Gully, thus confronted with the lonely realities of his scheme, did not like the prospect. After a moment's reflection he exclaimed:


"Damme, old chap, but I'll come with you. Scotland may go and be hanged."

But Cashel, being the stronger of the two, was as anxious to get rid of Gully as Gully was to cling to him. "No," he said; "I'm going to rough it; and you wouldn't be able for that. You're not strong enough for a sea life. Why, man, those sailor fellows are as hard as nails; and even they can hardly stand it."

"Well, then, do you come with me," urged Gully. "My uncle's gamekeeper won't mind. He's a jolly good sort; and we shall have no end of shooting."

"That's all very well for you, Gully; but I don't know your uncle; and I'm not going to put myself under a compliment to his gamekeeper. Besides, we should run too much risk of being caught if we went through the country together. Of course I should be only too glad if we could stick to one another, but it wouldn't do; I feel certain we should be nabbed. Good-bye."
"But wait a minute," pleaded Gully. "Suppose they do try to catch us; we shall have a better chance against them if there are two of us."

"Stuff!" said Cashel. "That's all boyish nonsense.
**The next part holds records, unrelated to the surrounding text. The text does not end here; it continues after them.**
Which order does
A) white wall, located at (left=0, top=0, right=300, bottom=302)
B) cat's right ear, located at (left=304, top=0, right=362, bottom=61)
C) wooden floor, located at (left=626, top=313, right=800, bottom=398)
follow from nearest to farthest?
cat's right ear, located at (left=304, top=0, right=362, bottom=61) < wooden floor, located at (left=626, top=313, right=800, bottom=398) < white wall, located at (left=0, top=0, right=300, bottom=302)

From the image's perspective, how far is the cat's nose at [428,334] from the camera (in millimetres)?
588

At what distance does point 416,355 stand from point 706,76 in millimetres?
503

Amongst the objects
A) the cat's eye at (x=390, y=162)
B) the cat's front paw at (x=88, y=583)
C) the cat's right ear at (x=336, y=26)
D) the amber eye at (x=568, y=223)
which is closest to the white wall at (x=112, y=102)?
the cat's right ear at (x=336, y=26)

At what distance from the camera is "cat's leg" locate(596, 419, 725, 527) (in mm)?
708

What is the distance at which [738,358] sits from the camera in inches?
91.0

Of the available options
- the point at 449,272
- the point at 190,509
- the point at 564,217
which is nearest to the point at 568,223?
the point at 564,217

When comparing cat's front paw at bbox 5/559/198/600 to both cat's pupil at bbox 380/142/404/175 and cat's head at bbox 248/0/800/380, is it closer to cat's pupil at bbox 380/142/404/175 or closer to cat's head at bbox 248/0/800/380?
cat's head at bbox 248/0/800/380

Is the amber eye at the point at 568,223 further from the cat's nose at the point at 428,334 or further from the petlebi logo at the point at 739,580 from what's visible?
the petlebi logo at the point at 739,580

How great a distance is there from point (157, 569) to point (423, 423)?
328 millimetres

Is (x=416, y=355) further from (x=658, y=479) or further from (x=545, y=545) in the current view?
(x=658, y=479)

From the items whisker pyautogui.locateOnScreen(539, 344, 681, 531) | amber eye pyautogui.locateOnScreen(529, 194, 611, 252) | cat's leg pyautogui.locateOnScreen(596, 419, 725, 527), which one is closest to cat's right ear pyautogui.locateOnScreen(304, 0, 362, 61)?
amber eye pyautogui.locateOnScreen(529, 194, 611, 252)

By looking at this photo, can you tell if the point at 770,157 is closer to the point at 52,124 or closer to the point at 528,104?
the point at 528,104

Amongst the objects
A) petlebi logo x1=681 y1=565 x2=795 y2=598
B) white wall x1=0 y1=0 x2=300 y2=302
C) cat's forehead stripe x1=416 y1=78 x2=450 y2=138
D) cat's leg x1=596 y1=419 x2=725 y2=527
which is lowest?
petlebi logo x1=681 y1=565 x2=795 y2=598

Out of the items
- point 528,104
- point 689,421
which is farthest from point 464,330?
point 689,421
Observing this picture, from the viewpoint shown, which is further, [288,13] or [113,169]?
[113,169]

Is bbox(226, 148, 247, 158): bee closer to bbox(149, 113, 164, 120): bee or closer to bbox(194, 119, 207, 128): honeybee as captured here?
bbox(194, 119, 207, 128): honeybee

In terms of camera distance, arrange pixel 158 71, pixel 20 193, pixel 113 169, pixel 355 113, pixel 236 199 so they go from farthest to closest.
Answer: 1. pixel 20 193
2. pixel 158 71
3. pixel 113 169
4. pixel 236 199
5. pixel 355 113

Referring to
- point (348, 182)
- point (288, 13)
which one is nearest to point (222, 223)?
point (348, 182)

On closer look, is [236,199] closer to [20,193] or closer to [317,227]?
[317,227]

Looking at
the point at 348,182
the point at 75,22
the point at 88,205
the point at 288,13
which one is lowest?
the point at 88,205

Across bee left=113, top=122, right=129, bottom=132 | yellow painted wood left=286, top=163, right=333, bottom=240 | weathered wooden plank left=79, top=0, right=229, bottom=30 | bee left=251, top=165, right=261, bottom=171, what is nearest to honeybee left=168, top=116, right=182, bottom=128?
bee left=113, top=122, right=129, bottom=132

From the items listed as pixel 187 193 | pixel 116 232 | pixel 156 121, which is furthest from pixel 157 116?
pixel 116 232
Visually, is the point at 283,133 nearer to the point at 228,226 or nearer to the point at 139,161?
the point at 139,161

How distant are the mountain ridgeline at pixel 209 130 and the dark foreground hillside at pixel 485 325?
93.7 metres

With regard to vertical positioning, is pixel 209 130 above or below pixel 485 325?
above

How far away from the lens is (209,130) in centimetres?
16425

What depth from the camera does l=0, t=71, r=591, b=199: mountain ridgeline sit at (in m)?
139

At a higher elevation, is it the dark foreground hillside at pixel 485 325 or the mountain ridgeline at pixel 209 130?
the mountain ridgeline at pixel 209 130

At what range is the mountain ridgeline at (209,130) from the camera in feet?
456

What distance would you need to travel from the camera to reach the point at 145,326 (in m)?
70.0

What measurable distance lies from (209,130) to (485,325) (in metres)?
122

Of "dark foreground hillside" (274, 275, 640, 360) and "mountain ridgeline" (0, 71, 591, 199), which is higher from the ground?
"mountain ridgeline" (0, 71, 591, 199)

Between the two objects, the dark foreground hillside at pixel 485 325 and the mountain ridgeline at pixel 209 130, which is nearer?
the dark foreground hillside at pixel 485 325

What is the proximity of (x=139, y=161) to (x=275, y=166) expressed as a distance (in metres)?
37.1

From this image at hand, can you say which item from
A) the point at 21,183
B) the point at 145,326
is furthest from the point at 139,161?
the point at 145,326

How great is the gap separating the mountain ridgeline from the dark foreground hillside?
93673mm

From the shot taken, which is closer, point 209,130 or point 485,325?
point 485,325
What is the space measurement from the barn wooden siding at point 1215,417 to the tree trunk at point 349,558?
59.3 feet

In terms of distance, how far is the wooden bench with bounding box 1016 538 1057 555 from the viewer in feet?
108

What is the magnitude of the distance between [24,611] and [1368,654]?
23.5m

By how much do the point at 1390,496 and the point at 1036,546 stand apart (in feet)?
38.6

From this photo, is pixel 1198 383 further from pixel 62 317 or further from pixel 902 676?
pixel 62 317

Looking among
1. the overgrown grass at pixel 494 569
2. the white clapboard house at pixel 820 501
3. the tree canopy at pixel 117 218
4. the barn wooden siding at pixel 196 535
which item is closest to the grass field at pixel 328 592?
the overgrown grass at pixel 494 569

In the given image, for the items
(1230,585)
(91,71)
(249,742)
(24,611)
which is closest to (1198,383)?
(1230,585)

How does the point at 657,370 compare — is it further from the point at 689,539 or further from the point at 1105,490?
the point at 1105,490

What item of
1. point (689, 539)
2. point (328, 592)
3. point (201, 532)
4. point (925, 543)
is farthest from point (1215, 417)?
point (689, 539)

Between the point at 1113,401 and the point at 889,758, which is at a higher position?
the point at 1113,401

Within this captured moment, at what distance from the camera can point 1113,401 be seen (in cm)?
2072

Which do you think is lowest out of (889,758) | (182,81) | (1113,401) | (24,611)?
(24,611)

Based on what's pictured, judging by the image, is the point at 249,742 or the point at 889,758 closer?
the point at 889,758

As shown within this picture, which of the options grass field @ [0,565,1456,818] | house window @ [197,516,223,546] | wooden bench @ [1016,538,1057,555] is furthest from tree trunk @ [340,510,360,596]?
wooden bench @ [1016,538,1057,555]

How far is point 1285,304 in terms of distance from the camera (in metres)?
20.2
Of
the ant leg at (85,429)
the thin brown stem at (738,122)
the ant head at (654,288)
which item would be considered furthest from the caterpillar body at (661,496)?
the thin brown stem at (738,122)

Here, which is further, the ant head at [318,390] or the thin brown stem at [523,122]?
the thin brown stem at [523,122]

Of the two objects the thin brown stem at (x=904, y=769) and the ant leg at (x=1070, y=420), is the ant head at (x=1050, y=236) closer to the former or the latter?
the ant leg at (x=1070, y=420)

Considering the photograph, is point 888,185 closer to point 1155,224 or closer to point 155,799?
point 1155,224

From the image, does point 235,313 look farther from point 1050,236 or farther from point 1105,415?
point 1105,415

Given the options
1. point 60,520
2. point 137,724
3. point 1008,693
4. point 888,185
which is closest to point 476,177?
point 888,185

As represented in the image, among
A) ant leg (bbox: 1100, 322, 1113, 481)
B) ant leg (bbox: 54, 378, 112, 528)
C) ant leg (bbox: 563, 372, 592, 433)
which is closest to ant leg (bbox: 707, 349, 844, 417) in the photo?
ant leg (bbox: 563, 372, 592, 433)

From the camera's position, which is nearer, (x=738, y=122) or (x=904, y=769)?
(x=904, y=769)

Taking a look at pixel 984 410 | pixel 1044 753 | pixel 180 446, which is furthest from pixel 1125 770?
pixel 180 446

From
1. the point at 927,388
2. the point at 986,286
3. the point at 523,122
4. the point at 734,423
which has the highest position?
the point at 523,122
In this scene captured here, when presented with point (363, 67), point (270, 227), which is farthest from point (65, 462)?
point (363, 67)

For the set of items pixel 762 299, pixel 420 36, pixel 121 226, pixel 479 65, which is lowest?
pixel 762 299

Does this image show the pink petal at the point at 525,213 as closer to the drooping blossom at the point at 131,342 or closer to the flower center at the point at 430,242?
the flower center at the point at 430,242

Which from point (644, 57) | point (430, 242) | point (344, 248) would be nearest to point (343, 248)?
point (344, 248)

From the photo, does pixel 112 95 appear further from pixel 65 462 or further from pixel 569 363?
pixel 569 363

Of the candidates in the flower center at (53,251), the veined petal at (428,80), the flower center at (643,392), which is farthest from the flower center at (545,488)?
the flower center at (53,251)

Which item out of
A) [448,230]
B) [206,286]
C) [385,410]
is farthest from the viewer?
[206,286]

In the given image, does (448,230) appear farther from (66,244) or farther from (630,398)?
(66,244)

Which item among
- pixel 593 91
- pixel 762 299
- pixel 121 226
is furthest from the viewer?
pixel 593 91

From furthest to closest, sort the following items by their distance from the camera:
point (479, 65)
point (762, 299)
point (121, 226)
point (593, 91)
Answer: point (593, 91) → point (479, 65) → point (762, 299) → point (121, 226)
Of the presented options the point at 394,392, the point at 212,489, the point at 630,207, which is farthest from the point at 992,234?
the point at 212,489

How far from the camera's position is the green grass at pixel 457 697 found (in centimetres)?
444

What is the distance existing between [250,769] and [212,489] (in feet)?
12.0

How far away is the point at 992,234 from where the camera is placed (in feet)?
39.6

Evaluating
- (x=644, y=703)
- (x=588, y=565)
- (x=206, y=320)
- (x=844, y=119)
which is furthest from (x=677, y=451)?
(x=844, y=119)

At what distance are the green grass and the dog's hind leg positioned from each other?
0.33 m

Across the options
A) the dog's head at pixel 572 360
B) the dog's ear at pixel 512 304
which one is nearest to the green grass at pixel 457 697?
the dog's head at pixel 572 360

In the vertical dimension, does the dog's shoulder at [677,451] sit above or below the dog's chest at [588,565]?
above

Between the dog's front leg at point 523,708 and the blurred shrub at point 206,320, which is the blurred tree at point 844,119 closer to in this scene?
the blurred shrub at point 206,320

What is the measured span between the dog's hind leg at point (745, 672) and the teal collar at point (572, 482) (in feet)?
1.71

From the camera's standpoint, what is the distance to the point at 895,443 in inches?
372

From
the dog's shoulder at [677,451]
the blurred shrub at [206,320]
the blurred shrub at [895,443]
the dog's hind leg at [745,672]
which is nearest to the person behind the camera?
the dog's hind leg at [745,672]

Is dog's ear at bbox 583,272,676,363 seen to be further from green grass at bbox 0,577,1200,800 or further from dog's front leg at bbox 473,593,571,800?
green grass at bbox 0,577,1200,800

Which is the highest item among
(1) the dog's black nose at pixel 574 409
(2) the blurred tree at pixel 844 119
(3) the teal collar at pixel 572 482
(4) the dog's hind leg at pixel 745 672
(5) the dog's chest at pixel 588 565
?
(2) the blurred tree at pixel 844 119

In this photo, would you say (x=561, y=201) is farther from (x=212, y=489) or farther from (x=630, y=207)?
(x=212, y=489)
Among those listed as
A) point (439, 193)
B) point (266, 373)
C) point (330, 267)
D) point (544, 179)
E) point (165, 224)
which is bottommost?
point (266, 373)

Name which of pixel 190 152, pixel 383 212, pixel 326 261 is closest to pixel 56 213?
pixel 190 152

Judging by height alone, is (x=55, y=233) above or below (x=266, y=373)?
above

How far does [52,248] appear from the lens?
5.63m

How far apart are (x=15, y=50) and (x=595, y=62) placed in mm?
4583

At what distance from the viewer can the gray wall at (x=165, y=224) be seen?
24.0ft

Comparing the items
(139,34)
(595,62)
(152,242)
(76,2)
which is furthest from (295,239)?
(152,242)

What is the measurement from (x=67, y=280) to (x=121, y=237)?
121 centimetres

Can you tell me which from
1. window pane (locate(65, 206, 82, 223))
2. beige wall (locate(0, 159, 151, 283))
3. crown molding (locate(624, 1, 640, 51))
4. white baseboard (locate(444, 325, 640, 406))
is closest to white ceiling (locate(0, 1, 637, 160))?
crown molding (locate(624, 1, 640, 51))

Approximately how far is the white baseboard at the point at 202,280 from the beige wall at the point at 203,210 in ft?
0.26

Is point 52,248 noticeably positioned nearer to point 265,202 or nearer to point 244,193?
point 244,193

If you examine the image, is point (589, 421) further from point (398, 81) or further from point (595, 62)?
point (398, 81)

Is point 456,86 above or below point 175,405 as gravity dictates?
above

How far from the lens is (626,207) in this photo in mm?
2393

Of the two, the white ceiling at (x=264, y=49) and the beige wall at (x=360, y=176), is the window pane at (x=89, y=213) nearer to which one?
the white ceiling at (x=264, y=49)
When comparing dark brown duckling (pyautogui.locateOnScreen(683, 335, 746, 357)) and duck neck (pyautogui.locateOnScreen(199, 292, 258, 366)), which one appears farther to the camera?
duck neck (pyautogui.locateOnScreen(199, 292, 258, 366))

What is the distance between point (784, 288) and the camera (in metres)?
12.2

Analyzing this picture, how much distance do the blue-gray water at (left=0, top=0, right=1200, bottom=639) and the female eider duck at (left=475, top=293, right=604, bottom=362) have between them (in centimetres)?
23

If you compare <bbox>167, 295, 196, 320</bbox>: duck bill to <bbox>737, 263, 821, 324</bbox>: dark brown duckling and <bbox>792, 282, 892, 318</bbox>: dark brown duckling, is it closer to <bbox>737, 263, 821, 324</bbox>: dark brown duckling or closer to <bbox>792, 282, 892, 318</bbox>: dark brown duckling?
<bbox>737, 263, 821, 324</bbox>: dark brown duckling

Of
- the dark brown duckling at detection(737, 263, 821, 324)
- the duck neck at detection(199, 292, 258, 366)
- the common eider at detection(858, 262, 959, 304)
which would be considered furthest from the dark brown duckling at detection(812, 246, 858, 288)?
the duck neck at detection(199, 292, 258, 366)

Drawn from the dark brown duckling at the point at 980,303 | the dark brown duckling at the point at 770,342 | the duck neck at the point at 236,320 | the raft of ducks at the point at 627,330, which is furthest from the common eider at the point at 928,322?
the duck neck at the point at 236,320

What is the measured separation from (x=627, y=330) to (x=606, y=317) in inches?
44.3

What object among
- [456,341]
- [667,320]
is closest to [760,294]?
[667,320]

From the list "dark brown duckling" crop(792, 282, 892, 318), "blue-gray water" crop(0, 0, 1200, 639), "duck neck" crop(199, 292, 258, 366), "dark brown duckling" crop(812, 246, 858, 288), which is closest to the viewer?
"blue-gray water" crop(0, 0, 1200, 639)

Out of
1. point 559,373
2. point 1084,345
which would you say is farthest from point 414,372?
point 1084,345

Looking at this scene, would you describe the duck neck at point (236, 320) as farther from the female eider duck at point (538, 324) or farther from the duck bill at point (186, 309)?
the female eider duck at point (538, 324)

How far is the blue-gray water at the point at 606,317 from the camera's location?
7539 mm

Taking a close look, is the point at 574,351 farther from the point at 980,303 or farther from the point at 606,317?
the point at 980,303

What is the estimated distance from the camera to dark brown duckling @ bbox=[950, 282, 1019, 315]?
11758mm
There will be at least six policemen sent after us; and even if I did my very best, I could barely lick two if they came on together. And you would hardly be able for one. Yon just keep moving, and don't go near any railway station, and you will get to Scotland all safe enough. Look here, we have wasted five minutes already. I have got my wind now, and I must be off. Goodbye."

Gully disdained to press his company on Cashel any further. "Good-bye," he said, mournfully shaking his hand. "Success, old chap."

"Success," echoed Cashel, grasping Gully's hand with a pang of remorse for leaving him. "I'll write to you as soon as I have anything to tell you. It may be some months, you know, before I get regularly settled."

He gave Gully a final squeeze, released him, and darted off along the road leading to Panley Village. Gully looked after him for a moment, and then ran away Scotlandwards.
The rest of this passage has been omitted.